Introduction
"The best AI tool is the one that already knows your job."
This is the 76th article in the "One Open Source Project a Day" series. Today's project is Knowledge Work Plugins.
This one is different from most projects in this series — it's not from a third-party developer. It's from Anthropic itself. That alone is worth paying attention to: it tells us how Anthropic thinks about the concrete answer to "how does AI actually fit into knowledge work?"
One sentence: turn Claude into a specialist in your role, not just a general-purpose assistant. Eleven plugins covering sales, legal, finance, product management, marketing, data analysis, bio-research, and more — each with domain expertise, workflows, and direct connections to real tools. 15.5k Stars, Apache-2.0.
What You Will Learn
- How the four-layer plugin architecture (Skills / Commands / Connectors / Sub-agents) is designed
- Why fully declarative design (zero code, pure Markdown) is the most important architectural choice in this project
- How MCP connectors let plugins talk directly to HubSpot, Snowflake, Figma, and other real tools
- How to customize existing plugins for your company's processes, terminology, and toolchain
- Why Anthropic chose to open-source these plugins, and what it signals about enterprise AI adoption
Prerequisites
- Basic familiarity with Claude Code or Claude Cowork
- Some experience in a knowledge work role (helps you appreciate each plugin's value)
- Introductory understanding of MCP (Model Context Protocol) is optional but helpful
Project Background
Project Introduction
Knowledge Work Plugins is an officially maintained open-source library from Anthropic, designed for knowledge workers and compatible with both Claude Cowork (claude.com's collaborative workspace) and Claude Code (the developer CLI).
The project's core claim: a general-purpose AI assistant underperforms a domain specialist. The same question given to a Claude that has sales domain knowledge, is connected to a HubSpot CRM, and understands your company's product terminology, versus a bare Claude with none of that context — the gap in answer quality is not small.
These plugins exist to close that gap. They aren't just prompt collections. They are complete role configuration bundles: domain knowledge (Skills) + operational commands (Commands) + tool connections (Connectors via MCP) + specialized sub-agents (Sub-agents).
Author / Team
- Publisher: Anthropic (the company that builds Claude)

Information supplied:
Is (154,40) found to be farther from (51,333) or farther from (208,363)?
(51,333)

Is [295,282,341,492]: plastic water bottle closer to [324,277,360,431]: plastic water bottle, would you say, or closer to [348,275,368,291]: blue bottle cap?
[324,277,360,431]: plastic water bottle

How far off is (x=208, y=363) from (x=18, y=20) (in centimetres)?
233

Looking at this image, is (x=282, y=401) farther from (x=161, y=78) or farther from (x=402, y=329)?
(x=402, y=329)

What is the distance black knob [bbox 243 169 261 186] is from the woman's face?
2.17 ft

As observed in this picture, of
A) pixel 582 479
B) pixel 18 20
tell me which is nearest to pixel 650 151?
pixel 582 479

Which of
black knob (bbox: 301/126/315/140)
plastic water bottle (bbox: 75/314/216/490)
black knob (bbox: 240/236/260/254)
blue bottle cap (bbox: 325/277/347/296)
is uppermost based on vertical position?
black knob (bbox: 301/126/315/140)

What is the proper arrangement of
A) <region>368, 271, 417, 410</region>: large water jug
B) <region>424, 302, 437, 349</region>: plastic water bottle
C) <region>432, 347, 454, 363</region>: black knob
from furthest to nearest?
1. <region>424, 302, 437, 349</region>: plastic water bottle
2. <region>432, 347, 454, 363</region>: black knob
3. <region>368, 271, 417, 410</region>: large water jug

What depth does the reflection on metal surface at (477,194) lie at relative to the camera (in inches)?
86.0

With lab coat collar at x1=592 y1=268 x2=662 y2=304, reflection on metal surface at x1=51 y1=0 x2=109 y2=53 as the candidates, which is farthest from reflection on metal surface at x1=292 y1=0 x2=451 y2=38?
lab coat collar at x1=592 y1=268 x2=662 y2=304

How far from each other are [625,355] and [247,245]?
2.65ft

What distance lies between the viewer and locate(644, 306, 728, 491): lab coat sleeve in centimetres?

Instructions for the task: Write out, word for word, the part of the Knowledge Work Plugins article that begins at the words "One sentence: turn" and stops after the words "15.5k Stars, Apache-2.0.".

Task answer:
One sentence: turn Claude into a specialist in your role, not just a general-purpose assistant. Eleven plugins covering sales, legal, finance, product management, marketing, data analysis, bio-research, and more — each with domain expertise, workflows, and direct connections to real tools. 15.5k Stars, Apache-2.0.